§ Exercise prompt: Every entry below is to be copied word for word, with its pictures removed.
[Task material]
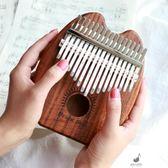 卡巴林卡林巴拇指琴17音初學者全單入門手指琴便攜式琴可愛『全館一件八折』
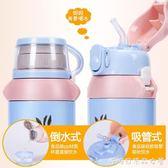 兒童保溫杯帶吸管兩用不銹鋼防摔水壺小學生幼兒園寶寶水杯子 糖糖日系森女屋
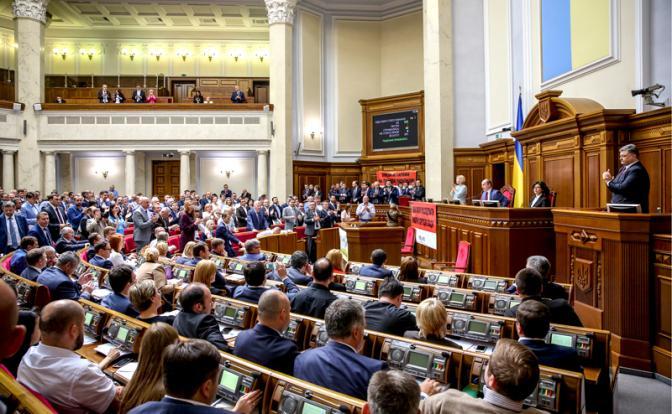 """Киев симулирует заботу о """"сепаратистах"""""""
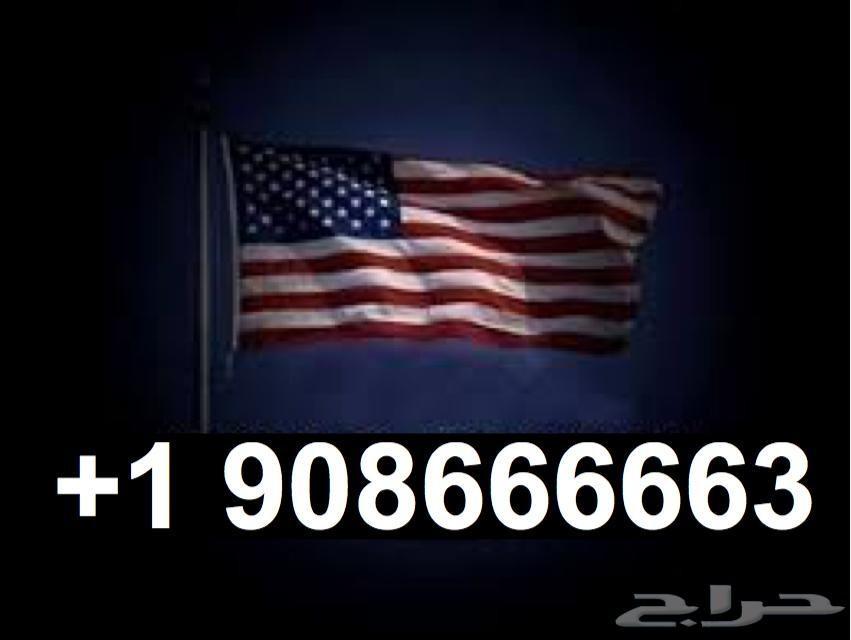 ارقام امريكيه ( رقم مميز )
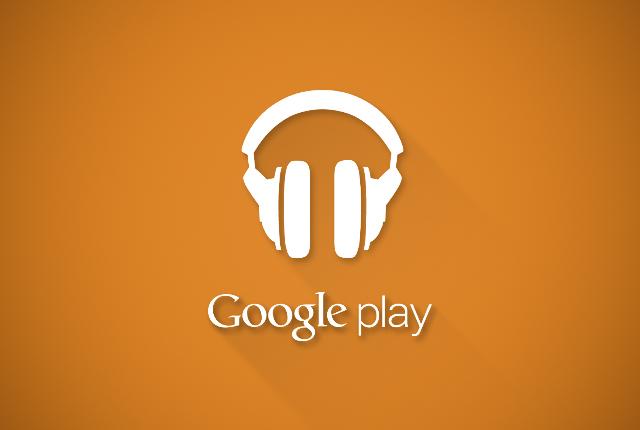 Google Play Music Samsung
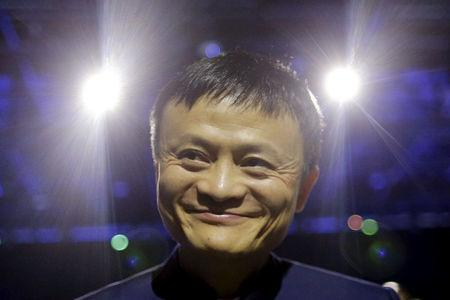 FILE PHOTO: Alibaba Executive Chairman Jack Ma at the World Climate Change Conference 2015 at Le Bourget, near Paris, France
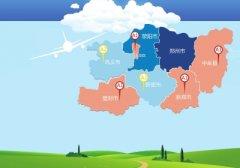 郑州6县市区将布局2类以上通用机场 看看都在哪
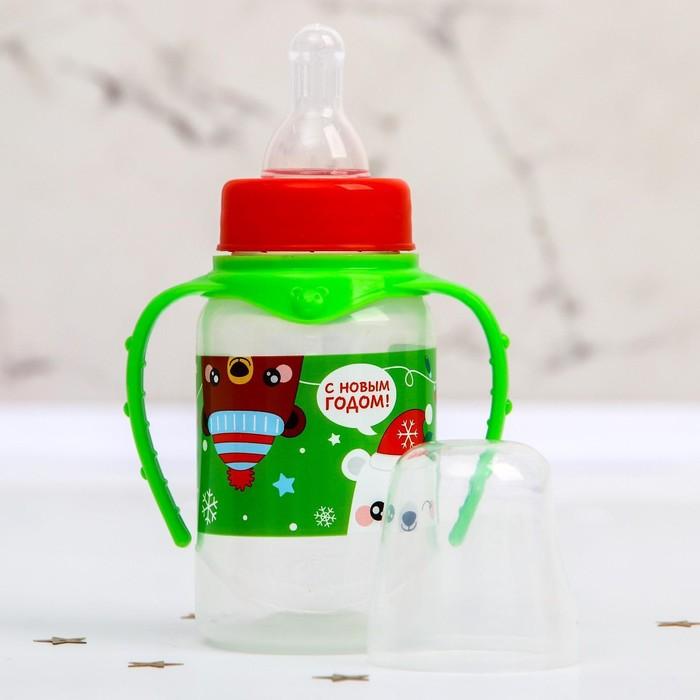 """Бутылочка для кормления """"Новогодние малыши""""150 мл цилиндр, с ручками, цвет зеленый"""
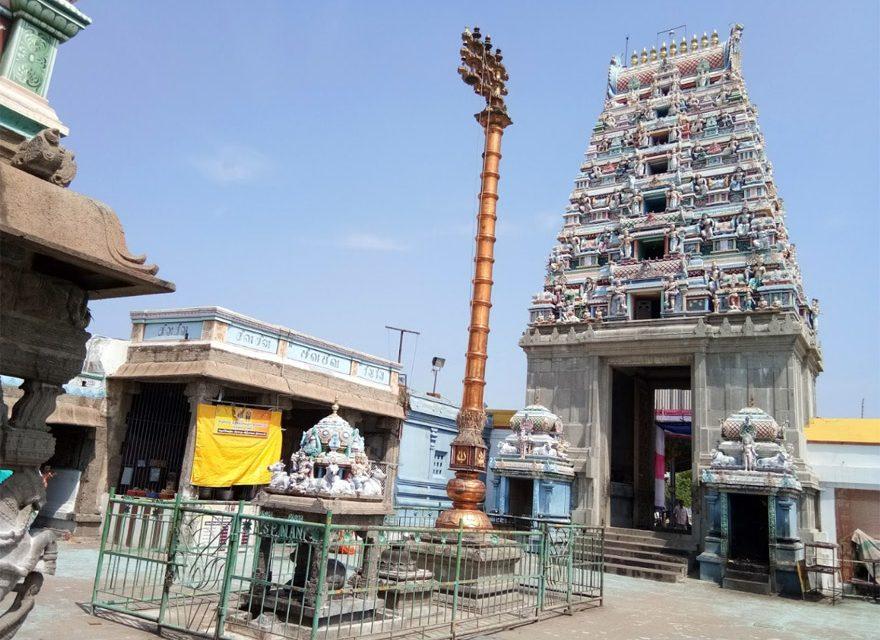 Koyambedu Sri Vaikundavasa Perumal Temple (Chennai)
[/Task material]
§ Written answer:
 卡巴林卡林巴拇指琴17音初學者全單入門手指琴便攜式琴可愛『全館一件八折』
 兒童保溫杯帶吸管兩用不銹鋼防摔水壺小學生幼兒園寶寶水杯子 糖糖日系森女屋
 """Киев симулирует заботу о """"сепаратистах"""""""
 ارقام امريكيه ( رقم مميز )
 Google Play Music Samsung
 FILE PHOTO: Alibaba Executive Chairman Jack Ma at the World Climate Change Conference 2015 at Le Bourget, near Paris, France
 郑州6县市区将布局2类以上通用机场 看看都在哪
 """Бутылочка для кормления """"Новогодние малыши""""150 мл цилиндр, с ручками, цвет зеленый"""
 Koyambedu Sri Vaikundavasa Perumal Temple (Chennai)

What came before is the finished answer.